*Extracted text*.
· · · · ·

Which provider are you using? I got a z.ai Lite Coding Plan and it's my understanding z.ai is on the slower side of providers and the Lite plan gets lower priority on top of that. In the api key console, it shows dipping below 60 tok/sec which is quite slow.
Switched the model to GLM-5.2 halfway in the middle of a troubleshooting session (didn't even bother to reprompt, just changed it in the middle of its reasoning), gave it a few minutes, problem fixed. This is with the subscription based allocation on OpenCode Go, where a problem like this would completely burn up my Opus for the current 5 hours or even the current week.
It's always a shock to me how opaque most other models are!
It also is pretty resilience to letting you inject in while it's working without going off course or while getting back on track after, which I appreciate
This is (unfortunately) by design. The proprietary models hide their reasoning traces so they can't be used for model distillation. Sometimes even when they do show reasoning, it isn't the model's real trace - IIRC, someone was able to demonstrate that Opus' reasoning is usually a summary made with Haiku behind the scenes.

· · · · ·

*Dataset excerpt*.
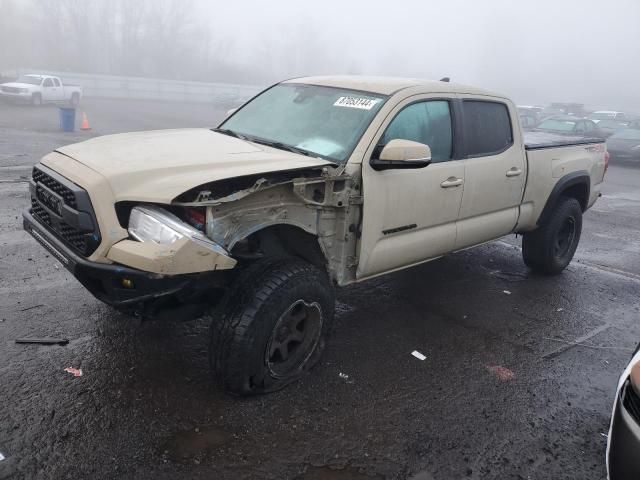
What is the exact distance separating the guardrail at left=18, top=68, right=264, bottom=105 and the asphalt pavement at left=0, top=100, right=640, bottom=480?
29.5 m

· · · · ·

*Task to carry out*.
Write out the complete forum thread on coding models and their reasoning, word for word, as it appears above.

*Answer to this problem*.
Which provider are you using? I got a z.ai Lite Coding Plan and it's my understanding z.ai is on the slower side of providers and the Lite plan gets lower priority on top of that. In the api key console, it shows dipping below 60 tok/sec which is quite slow.
Switched the model to GLM-5.2 halfway in the middle of a troubleshooting session (didn't even bother to reprompt, just changed it in the middle of its reasoning), gave it a few minutes, problem fixed. This is with the subscription based allocation on OpenCode Go, where a problem like this would completely burn up my Opus for the current 5 hours or even the current week.
It's always a shock to me how opaque most other models are!
It also is pretty resilience to letting you inject in while it's working without going off course or while getting back on track after, which I appreciate
This is (unfortunately) by design. The proprietary models hide their reasoning traces so they can't be used for model distillation. Sometimes even when they do show reasoning, it isn't the model's real trace - IIRC, someone was able to demonstrate that Opus' reasoning is usually a summary made with Haiku behind the scenes.